Quickstart#
Install the checkedframe library from PyPI:
pip install checkedframe
checkedframe is agnostic to your DataFrame library. This means that validation, built-in checks, etc. work with every library supported by narwhals, primarily Pandas, Polars, PyArrow, cuDF, and Modin. At the same time, it allows you to write user-defined checks using whatever engine you prefer. In the example below, there will be tabs for Pandas and Polars, as well as an “agnostic” tab that has a completely engine-agnostic schema.
Let’s say you have a very simple DataFrame containing a customer id, their balances, and whether or not they have overdraft protection.
import pandas as pd
df = pd.DataFrame(
{
"customer_id": ["TYX89", "F38J0M"],
"balance": [198, -56],
"overdraft_protection": [True, False],
}
)
import polars as pl
df = pl.DataFrame(
{
"customer_id": ["TYX89", "F38J0M"],
"balance": [198, -56],
"overdraft_protection": [True, False],
}
)
Let’s start by defining a very basic schema.
import checkedframe as cf
class MySchema(cf.Schema):
customer_id = cf.String()
balance = cf.Float64()
overdraft_protection = cf.Boolean()
This schema represents a DataFrame with a single string column and two float columns. Schemas are typically created by inheriting from the Schema
class.
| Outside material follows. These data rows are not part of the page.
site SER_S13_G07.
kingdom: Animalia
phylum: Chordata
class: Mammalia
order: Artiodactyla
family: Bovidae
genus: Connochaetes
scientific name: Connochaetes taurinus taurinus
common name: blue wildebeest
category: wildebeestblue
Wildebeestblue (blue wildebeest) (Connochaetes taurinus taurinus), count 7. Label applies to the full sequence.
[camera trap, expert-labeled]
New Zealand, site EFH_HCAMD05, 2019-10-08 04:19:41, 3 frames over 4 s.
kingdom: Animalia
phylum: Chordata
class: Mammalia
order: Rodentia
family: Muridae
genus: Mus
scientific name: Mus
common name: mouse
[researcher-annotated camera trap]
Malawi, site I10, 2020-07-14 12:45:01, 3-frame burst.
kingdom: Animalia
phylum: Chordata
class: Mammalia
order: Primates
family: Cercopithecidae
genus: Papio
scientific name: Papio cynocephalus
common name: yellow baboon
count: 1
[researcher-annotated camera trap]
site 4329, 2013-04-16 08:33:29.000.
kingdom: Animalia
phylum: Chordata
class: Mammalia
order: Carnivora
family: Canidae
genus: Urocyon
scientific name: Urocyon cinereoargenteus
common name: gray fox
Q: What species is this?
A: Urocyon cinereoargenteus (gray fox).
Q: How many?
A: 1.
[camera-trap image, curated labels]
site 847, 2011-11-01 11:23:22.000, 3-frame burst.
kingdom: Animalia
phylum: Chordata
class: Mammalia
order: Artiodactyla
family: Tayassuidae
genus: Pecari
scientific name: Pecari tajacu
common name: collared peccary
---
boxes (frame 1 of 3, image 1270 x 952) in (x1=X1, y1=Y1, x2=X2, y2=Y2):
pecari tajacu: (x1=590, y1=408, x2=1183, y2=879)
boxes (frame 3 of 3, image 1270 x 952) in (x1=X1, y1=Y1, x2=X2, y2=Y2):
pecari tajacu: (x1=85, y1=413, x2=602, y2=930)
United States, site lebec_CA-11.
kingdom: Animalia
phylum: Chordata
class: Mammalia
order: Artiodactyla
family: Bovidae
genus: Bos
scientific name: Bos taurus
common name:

Already, we can catch some errors.
MySchema.validate(df)
Output:
Found 1 error(s)
balance: 1 error(s)
- Expected Float64, got Int64
checkedframe complains because we declared balance
to be a Float64, but we got an Int64. We could fix this ourselves, or we could tell checkedframe to. Casting in checkedframe comes with some extra safety (casting must be value-preserving) and convenience (ablity to pinpoint which rows fail). Let’s edit our schema to reflect this.
class MySchema(cf.Schema):
customer_id = cf.String()
balance = cf.Float64(cast=True)
overdraft_protection = cf.Boolean()
Now our DataFrame passes validation! checkedframe was able to inspect balance
and safely cast to our desired data type, Float64.
customer_id balance overdraft_protection
0 TYX89 198.0 True
1 F38J0M -56.0 False
shape: (2, 3)
┌─────────────┬─────────┬──────────────────────┐
│ customer_id ┆ balance ┆ overdraft_protection │
│ --- ┆ --- ┆ --- │
│ str ┆ f64 ┆ bool │
╞═════════════╪═════════╪══════════════════════╡
│ TYX89 ┆ 198.0 ┆ true │
│ F38J0M ┆ -56.0 ┆ false │
└─────────────┴─────────┴──────────────────────┘
Beyond these core concepts, you may also want to run arbitrary checks against your DataFrame. This is handled by the Check
class. Checks are user-defined (or built-in) functions that assert some property of your custom Schema class. For example, let’s say customer_id
is always 6 characters. There are actually a couple of ways to do this, but for now let’s assume you want to write your own function (perhaps your real check is much more complex). Let’s add the below function to our schema class.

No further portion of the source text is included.